* [Work item]:
Continue the sun safety article from its last sentence, in the same style.

It’s officially fall in the desert, so you know what that means? Everyone is heading outside either walking, hiking, biking or just simply enjoying a patio meal.

But don’t be fooled, even though there might be a cooler breeze in the air, those steamy rays are still blazing. If you put on sunscreen before you left the house this morning, give yourself a pat on the back. But before you celebrate with too much gusto, you may want to ask yourself whether you’re taking all the sun safety steps you should for your age and lifestyle.

Most people know that the first step to preventing skin cancer is sunscreen, but many don’t realize that the proper way to protect your skin changes with time and circumstance.

This year, an estimated 10,130 people will die of melanoma, the deadliest form of skin cancer. That equates to one person dying every hour. Samuel Figueroa, M.D., internal medicine doctor at Golden Apple Medicine and on the medical staff at St. Luke’s Medical Center, specializes in the treatment of sun-damaged skin. He can provide insight on how to create a sun safety regimen uniquely tailored to your personal lifestyle. 

Age matters: Sun safety isn’t really a one-size-fits-all solution for most families. The type of sunscreen you should use varies with your age. Formulas specially designed for babies and children help prevent irritation to delicate skin but may not be strong enough to protect older users. On the other end of the spectrum, as we age, our skin loses some of its natural protective qualities. Combine that with medications commonly prescribed for older patients, and senior skin is especially sensitive to sun damage.

* [Raw data]:
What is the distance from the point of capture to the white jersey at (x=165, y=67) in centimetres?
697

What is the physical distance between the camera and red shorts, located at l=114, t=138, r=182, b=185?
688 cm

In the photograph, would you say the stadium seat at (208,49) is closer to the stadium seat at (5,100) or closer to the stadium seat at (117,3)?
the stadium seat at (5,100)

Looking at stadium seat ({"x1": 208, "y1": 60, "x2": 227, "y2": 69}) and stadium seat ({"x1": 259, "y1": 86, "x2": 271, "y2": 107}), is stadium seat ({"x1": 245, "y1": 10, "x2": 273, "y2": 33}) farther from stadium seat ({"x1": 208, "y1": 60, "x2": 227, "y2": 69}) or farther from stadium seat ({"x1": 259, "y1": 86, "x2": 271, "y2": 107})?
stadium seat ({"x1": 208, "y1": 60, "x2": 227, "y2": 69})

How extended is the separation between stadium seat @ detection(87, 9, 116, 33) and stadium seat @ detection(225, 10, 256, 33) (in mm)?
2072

---

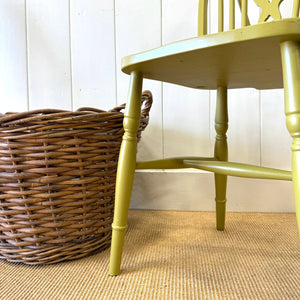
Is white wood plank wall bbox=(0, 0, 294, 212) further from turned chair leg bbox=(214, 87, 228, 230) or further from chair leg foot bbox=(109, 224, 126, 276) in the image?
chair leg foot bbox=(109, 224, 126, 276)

---

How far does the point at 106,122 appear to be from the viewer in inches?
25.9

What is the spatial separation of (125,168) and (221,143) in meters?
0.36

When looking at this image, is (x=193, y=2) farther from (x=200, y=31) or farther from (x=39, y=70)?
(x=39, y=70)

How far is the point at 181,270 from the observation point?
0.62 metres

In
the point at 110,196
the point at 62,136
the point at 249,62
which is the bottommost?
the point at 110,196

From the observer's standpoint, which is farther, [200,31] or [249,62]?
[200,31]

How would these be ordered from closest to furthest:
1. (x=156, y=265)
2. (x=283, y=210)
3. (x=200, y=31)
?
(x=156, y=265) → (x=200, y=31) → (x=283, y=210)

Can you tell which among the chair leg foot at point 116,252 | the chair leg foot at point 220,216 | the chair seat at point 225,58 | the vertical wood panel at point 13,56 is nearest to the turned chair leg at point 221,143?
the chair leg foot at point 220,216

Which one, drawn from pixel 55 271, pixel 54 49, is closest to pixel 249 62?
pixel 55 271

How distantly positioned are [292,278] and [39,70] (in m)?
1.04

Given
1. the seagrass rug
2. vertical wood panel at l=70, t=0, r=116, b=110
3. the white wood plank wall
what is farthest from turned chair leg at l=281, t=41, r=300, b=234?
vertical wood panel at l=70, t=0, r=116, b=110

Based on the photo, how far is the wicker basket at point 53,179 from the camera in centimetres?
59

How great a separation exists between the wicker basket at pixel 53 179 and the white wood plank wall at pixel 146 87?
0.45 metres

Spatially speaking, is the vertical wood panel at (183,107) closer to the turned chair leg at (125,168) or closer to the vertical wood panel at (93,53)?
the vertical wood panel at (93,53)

* [Exercise response]:
It’s never too late: Many people assume that if they didn’t care for their skin in their younger years, the damage is done. Not so. Starting to protect your skin in middle age, or even later, is better than never at all. You may not be able to reverse previous damage, but you can definitely prevent additional harm from the sun’s rays. 

Fair isn’t always fair: The saying may suggest that blondes have more fun, but when it comes to sun safety, the fairest complexions are at the greatest risk for sun damage. People with light hair, skin and eyes should take extra precautions.

Lifestyle: A general rule of thumb is to reapply sunscreen every two hours, but if you’re especially active, chances are you’ll sweat away that protective layer sooner. Swimming and robust physical activity are good reasons to reapply sooner.